***** Extracted material
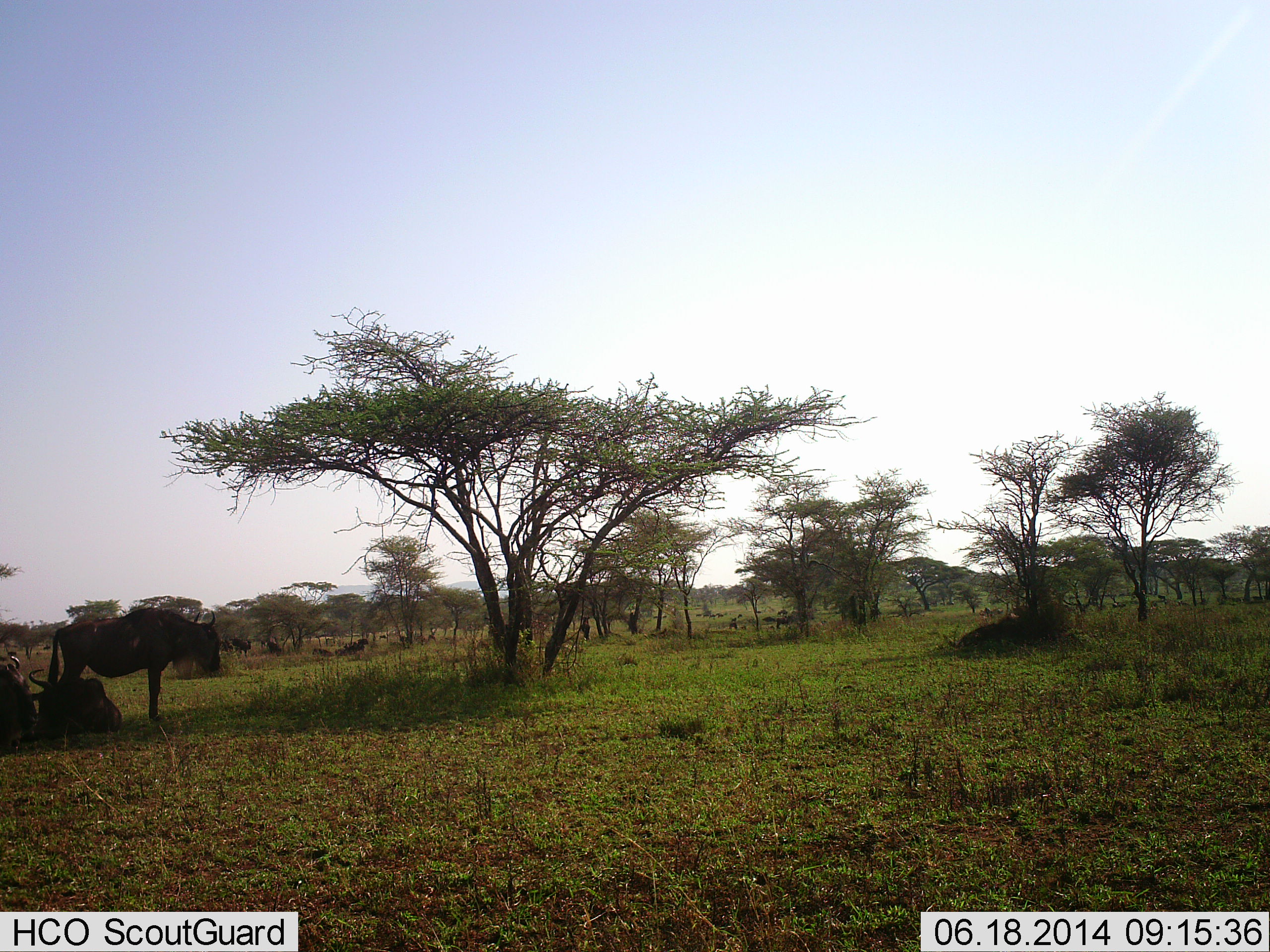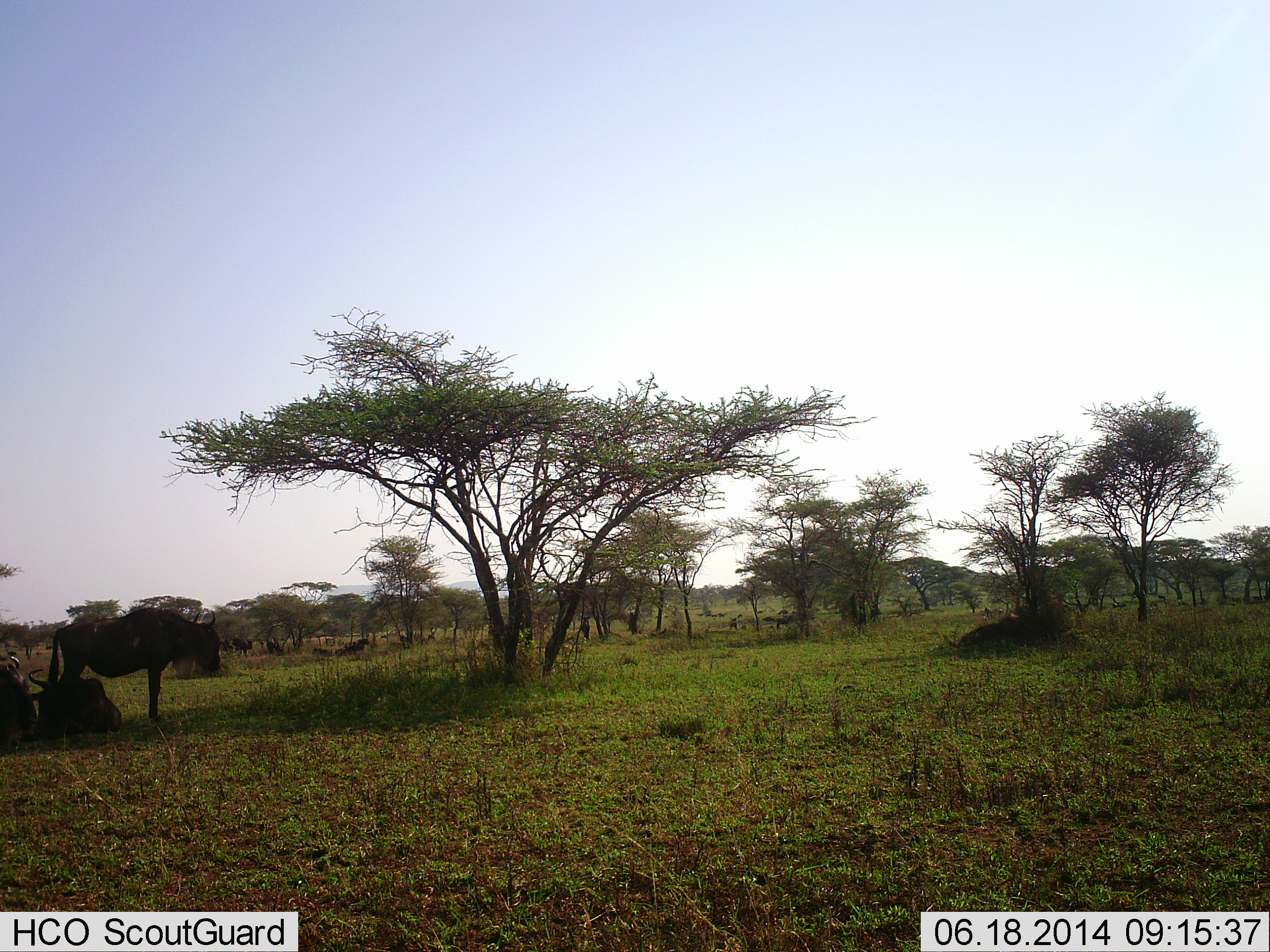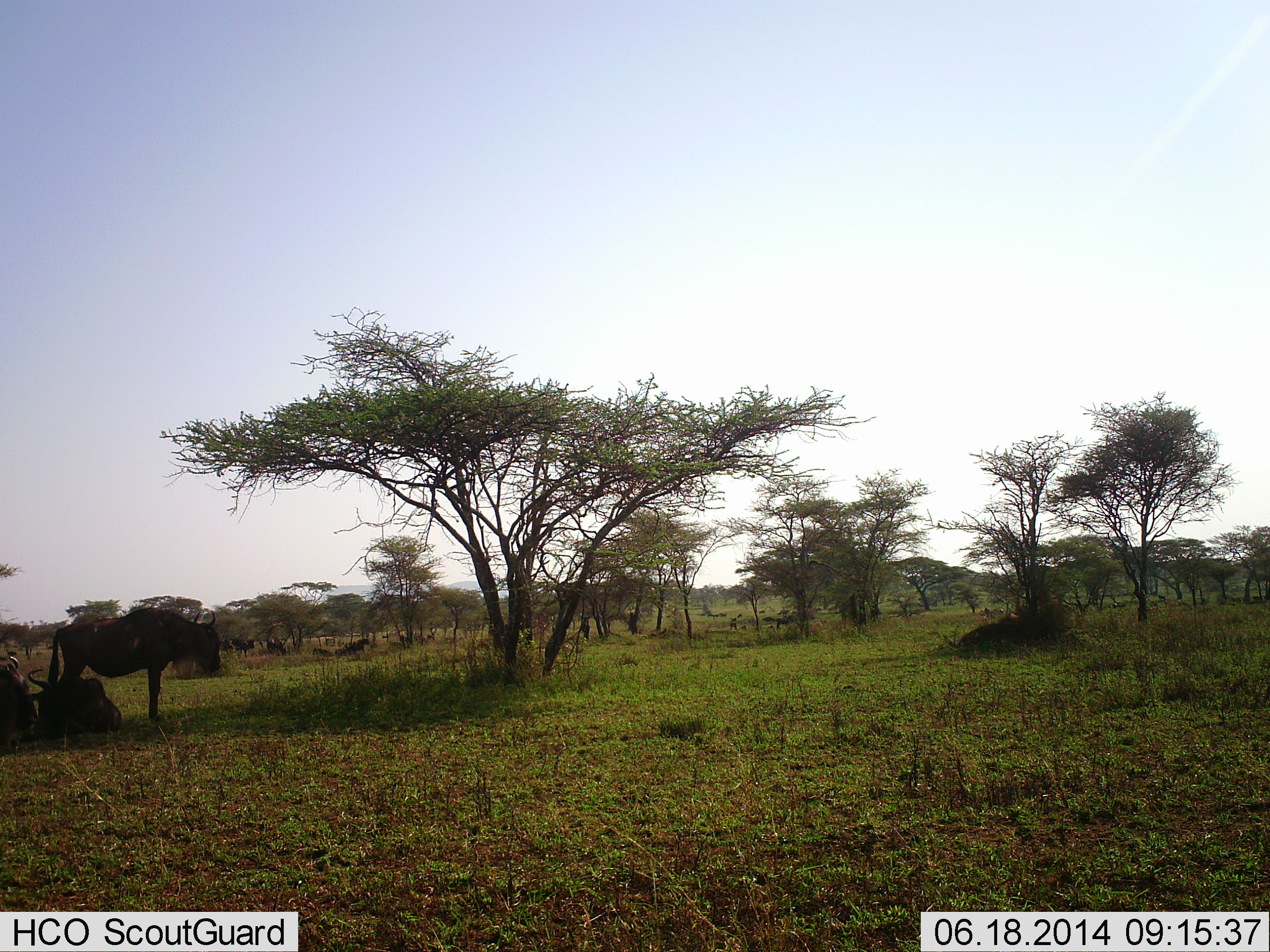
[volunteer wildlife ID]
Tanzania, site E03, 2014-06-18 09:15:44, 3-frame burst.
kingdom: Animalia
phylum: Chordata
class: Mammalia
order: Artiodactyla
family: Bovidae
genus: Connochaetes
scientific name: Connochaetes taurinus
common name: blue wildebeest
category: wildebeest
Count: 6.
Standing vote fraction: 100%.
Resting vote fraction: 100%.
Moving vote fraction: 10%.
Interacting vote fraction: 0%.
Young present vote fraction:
**********
What to do - Repeat each line, unchanged, from the line that contains "kingdom: Animalia" to the end of the listing above.

Reply to the task -
kingdom: Animalia
phylum: Chordata
class: Mammalia
order: Artiodactyla
family: Bovidae
genus: Connochaetes
scientific name: Connochaetes taurinus
common name: blue wildebeest
category: wildebeest
Count: 6.
Standing vote fraction: 100%.
Resting vote fraction: 100%.
Moving vote fraction: 10%.
Interacting vote fraction: 0%.
Young present vote fraction:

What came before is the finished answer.